Questa volta il gruppo è accusato di aver violato la sacralità dei simboli cristiani. Cosa che ha spinto, il 22 luglio, l’eparchia cattolico-maronita di Jbeil (città a nord di Beirut conosciuta anche come Byblos e dove il gruppo dovrebbe esibirsi il 9 agosto in un festival locale) a chiedere l’annullamento del concerto, denunciando «gli obiettivi del gruppo e il contenuto delle loro canzoni che, in maggioranza, minano i valori religiosi e umani e attaccano i simboli sacri del cristianesimo».
Come però annunciato ieri sera dal direttore artistico del festival, Naji Baz, è stato alla fine trovato un compromesso dopo un incontro col vescovo di Jbeil, Michel Aoun. «Abbiamo raggiunto un accordo – ha dichiarato – sul fatto che il concerto si svolgerà come previsto, a patto che il gruppo tenga una conferenza stampa nei prossimi giorni».
In questa occasione, i Mashrou’ Leila dovranno scusarsi per due canzoni ritenute un’«offesa alla sacralità dei simboli cristiani». I brani in questione, Idols e Djinn, – ha precisato Baz – non saranno cantati al Festival di Byblos.
All’origine della polemica un articolo condiviso su Facebook nel 2015 da Hamed Sinno con tanto d’immagine del volto di un’immagine mariana sostituito da quello della popstar americana Madonna.
Da lì è partita la campagna di boicottaggio, promossa da un gruppo Facebook, chiamato Jund al Rab (L’Esercito del Signore), che ha iniziato a rilanciare contenuti dei Mashrou’ Leila ritenuti offensivi per la religione cristiana.
Il link incriminato è stato poi rimosso dai social, come dichiarato dalla Sicurezza interna libanese, la quale avrebbe addirittura avviato un’indagine, secondo quanto riferito dallo stesso Hamed Sinno a Middle East Eye.
In ogni caso, i Mashrou’ Leila hanno precisato, in una nota del 23 luglio, di aver «rispettato tutte le religioni e i loro simboli», contestando «la distorsione dei testi di alcune canzoni in una con false dichiarazioni». Nello stesso comunicato la band ha dichiarato: «Siamo quattro ragazzi libanesi che hanno background culturali e fedi diverse, uniti dal nostro amore per la musica, esploso mentre studiavamo architettura all’American University di Beirut. Vogliamo solo solo promuovere l’arte, nel rispetto di tutte le fedi, e portare in alto il nome del Libano».
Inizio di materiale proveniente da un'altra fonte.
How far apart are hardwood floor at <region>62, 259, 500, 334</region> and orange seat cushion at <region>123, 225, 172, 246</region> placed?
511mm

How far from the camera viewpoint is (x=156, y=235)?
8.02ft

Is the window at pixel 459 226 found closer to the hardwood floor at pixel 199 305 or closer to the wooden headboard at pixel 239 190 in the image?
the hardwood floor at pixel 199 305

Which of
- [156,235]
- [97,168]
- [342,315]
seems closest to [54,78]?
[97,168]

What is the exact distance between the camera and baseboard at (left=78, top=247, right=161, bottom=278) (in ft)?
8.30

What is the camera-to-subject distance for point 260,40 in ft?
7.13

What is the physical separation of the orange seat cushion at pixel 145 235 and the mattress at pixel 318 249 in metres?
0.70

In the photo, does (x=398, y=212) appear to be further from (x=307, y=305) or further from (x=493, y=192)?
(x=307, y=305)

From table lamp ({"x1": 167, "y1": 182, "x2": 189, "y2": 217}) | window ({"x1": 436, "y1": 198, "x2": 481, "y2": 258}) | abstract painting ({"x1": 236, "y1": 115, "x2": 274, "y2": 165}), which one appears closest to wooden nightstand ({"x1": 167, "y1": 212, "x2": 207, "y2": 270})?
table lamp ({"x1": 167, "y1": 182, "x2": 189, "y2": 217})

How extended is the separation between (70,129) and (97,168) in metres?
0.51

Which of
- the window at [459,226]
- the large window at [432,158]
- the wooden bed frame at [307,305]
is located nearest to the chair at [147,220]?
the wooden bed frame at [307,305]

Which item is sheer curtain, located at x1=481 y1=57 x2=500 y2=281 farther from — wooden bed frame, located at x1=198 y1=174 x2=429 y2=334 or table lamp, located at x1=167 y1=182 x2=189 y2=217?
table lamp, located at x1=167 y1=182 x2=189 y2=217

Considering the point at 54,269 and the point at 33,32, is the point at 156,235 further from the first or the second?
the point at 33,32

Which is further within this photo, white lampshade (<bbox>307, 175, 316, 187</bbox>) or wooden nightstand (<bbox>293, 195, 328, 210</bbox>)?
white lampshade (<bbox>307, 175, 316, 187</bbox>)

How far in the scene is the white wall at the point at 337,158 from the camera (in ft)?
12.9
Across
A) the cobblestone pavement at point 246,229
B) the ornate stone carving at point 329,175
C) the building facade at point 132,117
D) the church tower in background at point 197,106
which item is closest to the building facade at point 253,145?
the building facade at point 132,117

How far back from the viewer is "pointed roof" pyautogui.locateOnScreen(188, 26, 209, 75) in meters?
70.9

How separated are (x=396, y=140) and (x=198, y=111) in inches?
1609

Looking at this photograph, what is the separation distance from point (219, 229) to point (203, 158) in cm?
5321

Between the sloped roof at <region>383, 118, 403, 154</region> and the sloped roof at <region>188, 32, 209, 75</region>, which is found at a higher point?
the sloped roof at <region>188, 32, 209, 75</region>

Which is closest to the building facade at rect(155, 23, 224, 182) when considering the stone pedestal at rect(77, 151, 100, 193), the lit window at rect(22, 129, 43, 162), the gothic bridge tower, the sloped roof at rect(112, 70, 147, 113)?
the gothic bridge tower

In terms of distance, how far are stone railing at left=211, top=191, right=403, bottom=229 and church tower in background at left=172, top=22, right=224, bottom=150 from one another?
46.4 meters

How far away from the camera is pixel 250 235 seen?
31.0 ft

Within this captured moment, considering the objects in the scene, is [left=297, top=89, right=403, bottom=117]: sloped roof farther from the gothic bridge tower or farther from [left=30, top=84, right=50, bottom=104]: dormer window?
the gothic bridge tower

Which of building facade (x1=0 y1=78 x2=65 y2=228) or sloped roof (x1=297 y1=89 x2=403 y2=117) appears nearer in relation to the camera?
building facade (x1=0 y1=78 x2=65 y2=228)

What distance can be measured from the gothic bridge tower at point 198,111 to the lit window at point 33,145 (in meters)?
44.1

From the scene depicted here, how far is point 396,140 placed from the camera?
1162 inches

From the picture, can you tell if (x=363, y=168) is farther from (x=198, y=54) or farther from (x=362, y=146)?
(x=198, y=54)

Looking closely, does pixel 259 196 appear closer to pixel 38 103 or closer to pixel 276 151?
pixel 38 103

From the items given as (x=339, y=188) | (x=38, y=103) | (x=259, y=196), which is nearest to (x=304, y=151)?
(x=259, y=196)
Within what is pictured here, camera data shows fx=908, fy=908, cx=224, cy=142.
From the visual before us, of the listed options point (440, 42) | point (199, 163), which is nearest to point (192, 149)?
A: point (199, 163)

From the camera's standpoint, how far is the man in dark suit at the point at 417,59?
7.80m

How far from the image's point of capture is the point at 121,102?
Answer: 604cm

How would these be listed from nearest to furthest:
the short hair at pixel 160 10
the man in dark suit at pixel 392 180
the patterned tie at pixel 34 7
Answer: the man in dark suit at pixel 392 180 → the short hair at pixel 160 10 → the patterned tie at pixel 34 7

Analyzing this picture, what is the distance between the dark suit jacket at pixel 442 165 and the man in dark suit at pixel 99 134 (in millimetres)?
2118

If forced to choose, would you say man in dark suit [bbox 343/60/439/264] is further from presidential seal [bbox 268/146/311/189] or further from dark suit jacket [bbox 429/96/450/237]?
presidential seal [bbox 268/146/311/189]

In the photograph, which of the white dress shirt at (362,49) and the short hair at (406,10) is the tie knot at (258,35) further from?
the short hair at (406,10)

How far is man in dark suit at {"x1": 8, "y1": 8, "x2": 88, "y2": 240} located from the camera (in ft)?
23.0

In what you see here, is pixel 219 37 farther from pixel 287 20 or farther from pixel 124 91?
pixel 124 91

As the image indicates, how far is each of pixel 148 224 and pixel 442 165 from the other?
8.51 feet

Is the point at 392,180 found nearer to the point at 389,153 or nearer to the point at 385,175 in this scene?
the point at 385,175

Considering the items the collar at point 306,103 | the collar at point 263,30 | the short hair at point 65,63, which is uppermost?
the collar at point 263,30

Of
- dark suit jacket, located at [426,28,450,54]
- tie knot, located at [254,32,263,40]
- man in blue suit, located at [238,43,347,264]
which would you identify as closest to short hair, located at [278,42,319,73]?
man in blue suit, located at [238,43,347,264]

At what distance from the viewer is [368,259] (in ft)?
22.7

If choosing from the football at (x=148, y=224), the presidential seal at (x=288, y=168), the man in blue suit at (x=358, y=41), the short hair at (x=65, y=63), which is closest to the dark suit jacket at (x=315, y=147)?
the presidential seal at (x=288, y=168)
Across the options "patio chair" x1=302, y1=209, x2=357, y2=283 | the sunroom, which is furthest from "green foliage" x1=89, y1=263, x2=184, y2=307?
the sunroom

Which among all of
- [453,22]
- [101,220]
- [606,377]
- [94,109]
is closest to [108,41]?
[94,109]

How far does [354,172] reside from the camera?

A offrire particolari preziosi sulle proteste d’area cristiana e sulle minacce, rivolte alla rockband, Lorenzo Forlani, corrispondente dell’Agi a Beirut, che ha scritto: «”Mi rivolgo ai figli di Byblos e del Libano, invitandoli a boicottare il concerto dei Mashrou’ Leila, che può diffondere promiscuità, corruzione, e viola tutto ciò che di sacro abbiamo”, ha dichiarato in un post sui social media un famoso prete dell’antica città fenicia, padre Camille Moubarak. Si è spinto oltre un altro religioso, padre Abdo Abu Kasm, che ha dichiarato di esser disposto a portare la questione davanti ai giudici. “Questo concerto pone dei rischi per la nostra comunità”, le sue parole all’emittente radio Voice of Lebanon.
Non sono mancate le minacce dirette e indirette – i membri della band vivono in Libano, mentre il frontman risiede a New York -, come quella del vlogger Philippe Seif, vicino al partito di destra nazionalista dei Falangisti, il quale in un post ha affermato che “dovremmo rompergli le gambe prima che possano salire sul palco a Byblos“».
I Mashrou’ Leila non sono nuovi a vicende del genere. Dopo un concerto in Egitto nel 2017, durante il quale alcune persone avevano sventolato la bandiera arcobaleno, le autorità avevano lanciato un’ondata di repressione contro la collettività Lgbti con arresti a catena. In Giordania, invece, i loro concerti sono stati cancellati nel 2016 e nel 2017, a seguito delle proteste di parlamentari conservatori.